* GOAL OF THE EXERCISE:
How many lines below contain the string "head"? Reply with the figure and no further words.

* RECORD EXCERPTS:
******************************
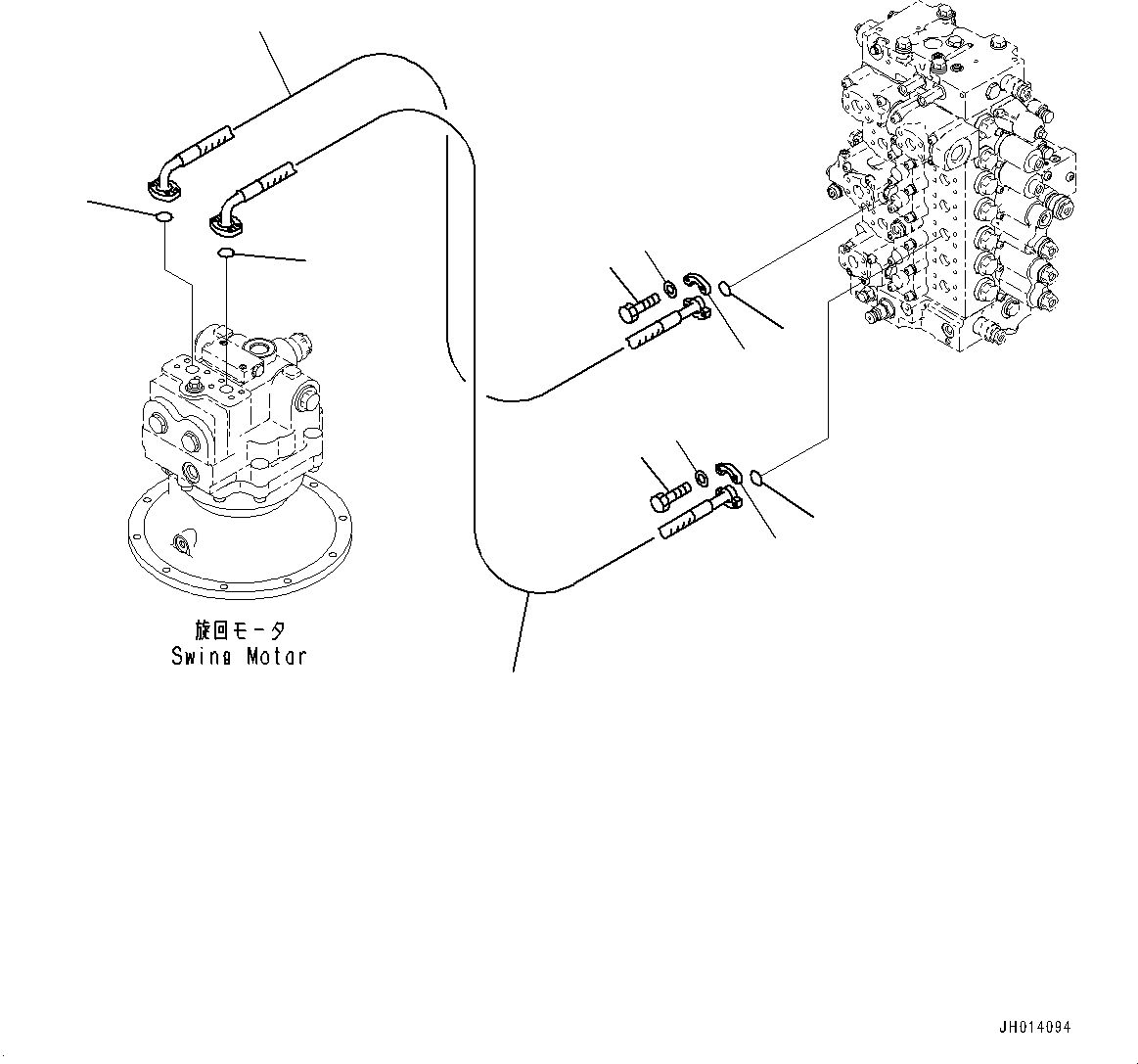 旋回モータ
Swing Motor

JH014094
******************************
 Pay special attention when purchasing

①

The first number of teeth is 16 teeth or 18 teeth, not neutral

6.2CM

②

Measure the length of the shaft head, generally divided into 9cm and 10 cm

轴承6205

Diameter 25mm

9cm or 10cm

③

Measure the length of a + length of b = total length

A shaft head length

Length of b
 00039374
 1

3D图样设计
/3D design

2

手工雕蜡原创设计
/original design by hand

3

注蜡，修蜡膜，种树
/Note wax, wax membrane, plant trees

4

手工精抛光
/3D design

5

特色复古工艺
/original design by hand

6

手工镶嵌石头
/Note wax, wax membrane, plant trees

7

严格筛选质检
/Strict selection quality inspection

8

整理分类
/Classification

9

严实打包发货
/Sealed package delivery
******************************
* OUTPUT FOR THIS TASK:
2